The optimal solution of this problem is $$\mathbf{U} = \mathbf{V}_L\mathbf{V}_R^\top$$ where $$\mathbf{V}_L, \mathbf{V}_R$$ are the lest and right singular vectors of $$\mathbf{H}^{(k)}$$, respectively.
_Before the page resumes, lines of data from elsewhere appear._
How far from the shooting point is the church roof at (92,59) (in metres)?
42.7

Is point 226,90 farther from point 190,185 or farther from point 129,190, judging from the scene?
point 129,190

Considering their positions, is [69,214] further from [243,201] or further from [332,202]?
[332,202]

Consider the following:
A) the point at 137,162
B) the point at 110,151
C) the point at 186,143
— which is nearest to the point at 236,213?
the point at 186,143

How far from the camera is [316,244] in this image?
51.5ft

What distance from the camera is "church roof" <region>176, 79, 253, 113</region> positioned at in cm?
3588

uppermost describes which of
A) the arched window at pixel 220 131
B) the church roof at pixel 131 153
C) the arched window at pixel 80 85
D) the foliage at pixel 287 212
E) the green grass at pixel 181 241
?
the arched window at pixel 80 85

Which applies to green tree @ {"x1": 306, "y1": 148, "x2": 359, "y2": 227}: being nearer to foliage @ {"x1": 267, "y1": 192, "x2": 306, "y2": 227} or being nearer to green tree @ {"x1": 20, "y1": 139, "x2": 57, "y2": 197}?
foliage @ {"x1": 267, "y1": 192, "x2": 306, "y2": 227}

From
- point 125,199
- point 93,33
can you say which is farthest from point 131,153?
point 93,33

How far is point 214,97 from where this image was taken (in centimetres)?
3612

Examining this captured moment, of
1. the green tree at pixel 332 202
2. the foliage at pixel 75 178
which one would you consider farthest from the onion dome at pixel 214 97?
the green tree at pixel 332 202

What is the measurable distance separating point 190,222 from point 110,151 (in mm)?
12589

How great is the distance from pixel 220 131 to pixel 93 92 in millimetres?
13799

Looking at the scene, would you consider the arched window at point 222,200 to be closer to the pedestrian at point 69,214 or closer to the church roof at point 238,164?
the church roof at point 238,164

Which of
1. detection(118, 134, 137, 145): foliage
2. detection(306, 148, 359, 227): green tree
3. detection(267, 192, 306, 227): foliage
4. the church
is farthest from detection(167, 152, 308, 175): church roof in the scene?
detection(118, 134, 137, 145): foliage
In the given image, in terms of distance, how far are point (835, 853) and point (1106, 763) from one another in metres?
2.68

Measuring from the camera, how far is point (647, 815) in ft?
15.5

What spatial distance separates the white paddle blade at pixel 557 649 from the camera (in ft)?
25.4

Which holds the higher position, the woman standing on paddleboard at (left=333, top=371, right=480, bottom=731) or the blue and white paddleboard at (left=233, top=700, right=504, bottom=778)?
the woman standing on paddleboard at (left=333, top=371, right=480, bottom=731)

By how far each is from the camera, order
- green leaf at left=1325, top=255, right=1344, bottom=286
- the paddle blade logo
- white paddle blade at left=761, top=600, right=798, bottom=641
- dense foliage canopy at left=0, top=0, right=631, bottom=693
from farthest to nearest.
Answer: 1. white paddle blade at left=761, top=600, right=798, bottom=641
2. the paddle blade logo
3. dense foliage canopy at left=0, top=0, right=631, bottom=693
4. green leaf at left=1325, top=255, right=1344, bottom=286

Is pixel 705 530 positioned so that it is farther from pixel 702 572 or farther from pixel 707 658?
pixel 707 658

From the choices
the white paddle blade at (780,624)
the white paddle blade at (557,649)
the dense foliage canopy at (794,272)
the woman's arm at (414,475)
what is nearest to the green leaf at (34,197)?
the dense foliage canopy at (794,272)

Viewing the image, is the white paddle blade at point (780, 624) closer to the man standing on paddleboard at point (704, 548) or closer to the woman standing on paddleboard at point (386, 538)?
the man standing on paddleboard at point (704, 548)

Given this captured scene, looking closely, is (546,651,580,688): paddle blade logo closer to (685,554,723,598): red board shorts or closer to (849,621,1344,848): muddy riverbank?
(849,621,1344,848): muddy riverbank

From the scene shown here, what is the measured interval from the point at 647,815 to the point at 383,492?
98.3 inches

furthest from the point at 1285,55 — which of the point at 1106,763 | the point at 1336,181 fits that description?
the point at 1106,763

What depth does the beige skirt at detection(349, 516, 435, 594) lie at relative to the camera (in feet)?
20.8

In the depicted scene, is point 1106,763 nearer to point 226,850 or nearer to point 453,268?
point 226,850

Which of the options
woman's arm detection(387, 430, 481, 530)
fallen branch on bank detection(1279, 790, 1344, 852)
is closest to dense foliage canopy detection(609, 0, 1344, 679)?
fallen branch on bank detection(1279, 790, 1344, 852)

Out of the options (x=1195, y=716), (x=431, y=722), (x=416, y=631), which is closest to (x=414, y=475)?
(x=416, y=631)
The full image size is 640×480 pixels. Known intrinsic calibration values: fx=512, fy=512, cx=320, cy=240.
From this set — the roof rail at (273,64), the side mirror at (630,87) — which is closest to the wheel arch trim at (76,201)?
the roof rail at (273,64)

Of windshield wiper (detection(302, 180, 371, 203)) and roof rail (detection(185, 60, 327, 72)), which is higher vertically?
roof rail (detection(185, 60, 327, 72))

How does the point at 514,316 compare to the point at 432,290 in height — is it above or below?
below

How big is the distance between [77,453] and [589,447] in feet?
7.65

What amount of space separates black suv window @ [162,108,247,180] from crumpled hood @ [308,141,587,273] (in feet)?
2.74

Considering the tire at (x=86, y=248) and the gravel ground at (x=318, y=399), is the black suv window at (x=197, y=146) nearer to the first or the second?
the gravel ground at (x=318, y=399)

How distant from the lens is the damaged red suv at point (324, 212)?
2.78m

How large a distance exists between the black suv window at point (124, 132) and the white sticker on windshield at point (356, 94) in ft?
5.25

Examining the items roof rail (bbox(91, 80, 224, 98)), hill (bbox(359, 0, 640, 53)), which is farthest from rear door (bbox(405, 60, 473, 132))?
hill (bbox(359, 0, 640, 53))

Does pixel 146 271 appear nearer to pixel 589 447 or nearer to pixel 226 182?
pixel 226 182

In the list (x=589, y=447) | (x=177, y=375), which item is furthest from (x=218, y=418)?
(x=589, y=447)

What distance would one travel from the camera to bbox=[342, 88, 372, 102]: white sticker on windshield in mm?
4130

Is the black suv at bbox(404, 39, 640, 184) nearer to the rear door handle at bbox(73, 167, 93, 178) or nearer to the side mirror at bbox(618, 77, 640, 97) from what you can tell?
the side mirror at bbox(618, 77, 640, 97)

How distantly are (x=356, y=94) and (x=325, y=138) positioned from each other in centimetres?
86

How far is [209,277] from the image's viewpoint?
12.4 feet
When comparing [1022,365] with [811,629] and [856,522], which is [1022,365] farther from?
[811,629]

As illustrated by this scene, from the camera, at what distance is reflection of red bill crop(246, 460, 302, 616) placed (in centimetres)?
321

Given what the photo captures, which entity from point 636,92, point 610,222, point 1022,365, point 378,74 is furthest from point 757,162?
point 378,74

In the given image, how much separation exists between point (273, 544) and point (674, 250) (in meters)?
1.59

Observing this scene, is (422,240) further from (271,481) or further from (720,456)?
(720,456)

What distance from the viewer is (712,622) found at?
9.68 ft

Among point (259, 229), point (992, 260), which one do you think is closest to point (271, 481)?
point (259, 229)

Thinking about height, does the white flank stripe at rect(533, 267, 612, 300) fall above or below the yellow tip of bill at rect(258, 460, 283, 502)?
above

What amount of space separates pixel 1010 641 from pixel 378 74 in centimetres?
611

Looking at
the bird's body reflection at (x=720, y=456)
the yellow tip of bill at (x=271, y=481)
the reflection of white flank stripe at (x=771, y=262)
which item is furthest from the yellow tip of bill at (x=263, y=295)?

• Eigenvalue optimization:

\begin{aligned} &\underset{\mathbf{\xi}}{\text{minimize}}\quad \sum_{i=1}^{m}\left(\log\xi_i+\alpha_i^{(k)}\xi_i+\lambda_{\max}^{(\mathbf{S})}\frac{1}{\xi_i}\right)\\ &\!\begin{array}{lll} \text{subject to} & \xi_{i}\geq \xi_{i+1}, & i=1,\dots, q-1,\\ & \xi_{q}\geq \xi_{q+i}, & i=1,\dots,m-q, \end{array} \end{aligned} where $$\mathbf{\alpha}^{(k)} = \text{diag}\left(\left(\mathbf{\Xi}^{(k)}\right)^{-1} {\mathbf{U}^{(k)}}^T \left(\mathbf{S}-\lambda_{\max}^{(\mathbf{S})}\mathbf{I}_m\right) \mathbf{U}^{(k)} \left(\mathbf{\Xi}^{(k)}\right)^{-1}\right)$$. This problem is not convex. However, it can be transformed to a convex one by the variable transformation $$\mathbf{\phi} = 1/\mathbf{\xi}$$. Solving the KKT equations of the transformed convex formulation we can derive a finite-step algorithm that gives the optimal solution of the problem.

The overall iterative semi-closed-form update algorithm is:

Algorithm 2
1. Set $$k=0$$ and choose initial points $$\mathbf{U}^{(0)}$$, $$\mathbf{\xi}^{(0)}$$
2. Compute $$\mathbf{H}^{(k)}$$
3. Compute $$\mathbf{V}_{\text{L}}$$, $$\mathbf{V}_{\text{R}}$$ as the left and right singular vectors of $$\mathbf{H}^{(k)}$$
4. $$\mathbf{U}^{(k+1)} \gets \mathbf{V}_{\text{L}}\mathbf{V}_{\text{R}}^\top$$
5. Compute $$\mathbf{\alpha}^{(k)}$$
6. Get $$\mathbf{\xi}^{(k+1)}$$ from the finite-step algorithm
7. $$k \gets k+1$$
8. Repeat steps 2-7 until convergence
9. Return $$\mathbf{U}^{(k)}$$, $$\mathbf{\xi}^{(k)}$$

As in the spEigen() function, we sequentially decrease the values of $$p, \epsilon$$, and increase the convergence speed of each problem using the acceleration method proposed in [3].

# References

[1] K. Benidis, Y. Sun, P. Babu, and D. P. Palomar, “Orthogonal sparse PCA and covariance estimation via Procrustes reformulation,” IEEE Transactions on Signal Processing, vol. 64, no. 23, pp. 6211–6226, Dec. 2016.

[2] Y. Sun, P. Babu, and D. P. Palomar, “Majorization-minimization algorithms in signal processing, communications, and machine learning,” IEEE Transactions on Signal Processing, vol. 65, no. 3, pp. 794–816, Feb. 2017.

[3] R. Varadhan and C. Roland, “Simple and globally convergent methods for accelerating the convergence of any em algorithm,” Scandinavian Journal of Statistics, vol. 35, no. 2, pp. 335–353, 2008.